DOI:10.1306/01151311163
The role of fluid pressure and diagenetic cements for porosity preservation in Triassic fluvial reservoirs of the Central Graben, North Sea
Binh T. T. Nguyen,1 Stuart J. Jones,2 Neil R. Goulty,3 Alexander J. Middleton,4 Neil Grant,5 Alison Ferguson,6 Leon Bowen7
1Department of Earth Sciences, Durham University, Durham, United Kingdom; [email protected]
2Department of Earth Sciences, Durham University, Durham, United Kingdom; [email protected]
3Department of Earth Sciences, Durham University, Durham, United Kingdom; [email protected]
4ConocoPhillips Norway, Stavanger, Norway; [email protected]
5ConocoPhillips Petroleum Exploration Company UK, Ltd., Rubislaw House, Anderson Drive, Aberdeen, United Kingdom; [email protected]
6ConocoPhillips Norway, Stavanger, Norway; [email protected]
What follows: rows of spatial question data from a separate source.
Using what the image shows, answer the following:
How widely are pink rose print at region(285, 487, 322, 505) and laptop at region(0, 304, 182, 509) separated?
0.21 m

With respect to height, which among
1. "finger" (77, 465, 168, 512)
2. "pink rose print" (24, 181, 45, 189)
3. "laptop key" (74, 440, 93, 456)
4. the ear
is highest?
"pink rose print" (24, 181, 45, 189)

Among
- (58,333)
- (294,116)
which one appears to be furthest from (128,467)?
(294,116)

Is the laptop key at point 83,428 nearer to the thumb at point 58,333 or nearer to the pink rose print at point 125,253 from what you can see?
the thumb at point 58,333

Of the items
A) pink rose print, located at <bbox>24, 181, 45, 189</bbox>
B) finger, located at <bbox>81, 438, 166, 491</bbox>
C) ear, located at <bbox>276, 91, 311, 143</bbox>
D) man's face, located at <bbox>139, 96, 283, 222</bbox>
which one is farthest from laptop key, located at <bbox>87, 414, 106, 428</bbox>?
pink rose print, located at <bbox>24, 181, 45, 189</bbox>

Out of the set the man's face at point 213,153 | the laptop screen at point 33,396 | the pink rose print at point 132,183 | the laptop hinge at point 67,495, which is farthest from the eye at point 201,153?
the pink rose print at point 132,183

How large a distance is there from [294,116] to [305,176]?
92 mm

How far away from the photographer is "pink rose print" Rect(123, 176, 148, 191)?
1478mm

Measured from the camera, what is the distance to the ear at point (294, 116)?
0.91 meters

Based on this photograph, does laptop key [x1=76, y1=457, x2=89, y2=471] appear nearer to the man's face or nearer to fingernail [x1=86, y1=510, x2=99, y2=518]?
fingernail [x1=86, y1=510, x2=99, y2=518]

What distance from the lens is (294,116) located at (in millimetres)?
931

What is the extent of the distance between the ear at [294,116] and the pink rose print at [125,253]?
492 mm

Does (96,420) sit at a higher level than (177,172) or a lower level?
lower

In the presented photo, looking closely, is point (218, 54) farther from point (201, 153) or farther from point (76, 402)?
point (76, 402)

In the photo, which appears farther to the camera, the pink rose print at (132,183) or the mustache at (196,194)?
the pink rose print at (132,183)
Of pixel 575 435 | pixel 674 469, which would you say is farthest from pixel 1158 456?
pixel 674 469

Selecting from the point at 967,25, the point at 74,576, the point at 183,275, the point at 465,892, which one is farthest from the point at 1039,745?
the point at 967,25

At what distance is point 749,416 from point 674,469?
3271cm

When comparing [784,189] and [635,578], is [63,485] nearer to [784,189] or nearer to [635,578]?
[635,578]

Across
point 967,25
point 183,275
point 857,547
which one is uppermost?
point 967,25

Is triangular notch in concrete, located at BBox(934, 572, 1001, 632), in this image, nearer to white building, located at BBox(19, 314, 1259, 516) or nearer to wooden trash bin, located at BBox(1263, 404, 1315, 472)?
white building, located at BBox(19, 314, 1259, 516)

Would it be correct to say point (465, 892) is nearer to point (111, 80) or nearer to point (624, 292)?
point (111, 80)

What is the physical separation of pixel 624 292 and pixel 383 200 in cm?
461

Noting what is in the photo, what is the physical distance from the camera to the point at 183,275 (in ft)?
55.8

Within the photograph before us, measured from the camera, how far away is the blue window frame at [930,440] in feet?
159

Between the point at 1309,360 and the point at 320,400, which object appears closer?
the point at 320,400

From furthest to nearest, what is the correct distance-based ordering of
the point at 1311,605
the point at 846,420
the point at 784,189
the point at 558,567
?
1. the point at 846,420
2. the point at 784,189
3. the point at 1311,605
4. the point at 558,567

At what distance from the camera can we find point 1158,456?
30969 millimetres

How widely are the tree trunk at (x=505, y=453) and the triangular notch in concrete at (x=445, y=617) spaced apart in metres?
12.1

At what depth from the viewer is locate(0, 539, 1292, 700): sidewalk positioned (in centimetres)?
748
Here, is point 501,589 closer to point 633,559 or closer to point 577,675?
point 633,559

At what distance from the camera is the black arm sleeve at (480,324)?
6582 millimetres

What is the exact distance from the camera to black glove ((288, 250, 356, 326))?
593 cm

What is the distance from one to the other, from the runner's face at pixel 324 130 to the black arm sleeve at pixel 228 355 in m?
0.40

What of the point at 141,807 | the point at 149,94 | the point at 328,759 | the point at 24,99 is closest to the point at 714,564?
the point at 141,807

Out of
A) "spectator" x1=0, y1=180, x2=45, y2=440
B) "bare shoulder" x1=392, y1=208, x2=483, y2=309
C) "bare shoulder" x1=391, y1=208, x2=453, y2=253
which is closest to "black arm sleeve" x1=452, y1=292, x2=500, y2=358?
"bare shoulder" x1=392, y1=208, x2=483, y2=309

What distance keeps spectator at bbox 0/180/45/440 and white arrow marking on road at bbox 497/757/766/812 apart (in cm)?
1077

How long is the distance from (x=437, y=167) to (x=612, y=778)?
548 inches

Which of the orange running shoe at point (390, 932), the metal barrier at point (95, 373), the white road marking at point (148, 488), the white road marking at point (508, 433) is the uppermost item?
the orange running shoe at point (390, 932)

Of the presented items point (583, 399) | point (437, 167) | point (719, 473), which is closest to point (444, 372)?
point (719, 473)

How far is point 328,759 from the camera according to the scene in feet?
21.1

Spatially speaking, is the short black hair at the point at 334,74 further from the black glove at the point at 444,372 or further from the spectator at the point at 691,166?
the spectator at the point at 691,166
7Department of Physics, Durham University, Durham, United Kingdom; [email protected]
ABSTRACT
Anomalously high porosities and permeabilities are commonly found in the fluvial channel sandstone facies of the Triassic Skagerrak Formation in the central North Sea at burial depths greater than 3200 m (10,499 ft), from which hydrocarbons are currently being produced. The aim of our study was to improve understanding of sandstone diagenesis in the Skagerrak Formation to help predict whether the facies with high porosity may be found at even greater depths. The Skagerrak sandstones comprise fine to medium-grained arkosic to lithic-arkosic arenites. We have used scanning electron microscopy, petrographic analysis, pressure history modeling, and core analysis to assess the timing of growth and origin of mineral cements, with generation, and the impact of high fluid pressure on reservoir quality. Our interpretation is that the anomalously high porosities in the Skagerrak sandstones were maintained by a history of overpressure generation and maintenance from the Late Triassic onward, in combination with early microquartz cementation and subsequent precipitation of robust chlorite grain coats. Increasing salinity of pore fluids during burial diagenesis led to pore-filling halite cements in sustained phreatic conditions. The halite pore-filling cements removed most of the remaining porosity and limited the precipitation of other diagenetic phases. Fluid flow associated with the migration of hydrocarbons during the Neogene is inferred to have dissolved the halite locally. Dissolution of halite cements in the channel sands has given rise to megapores and porosities of as much as 35% at current production depths.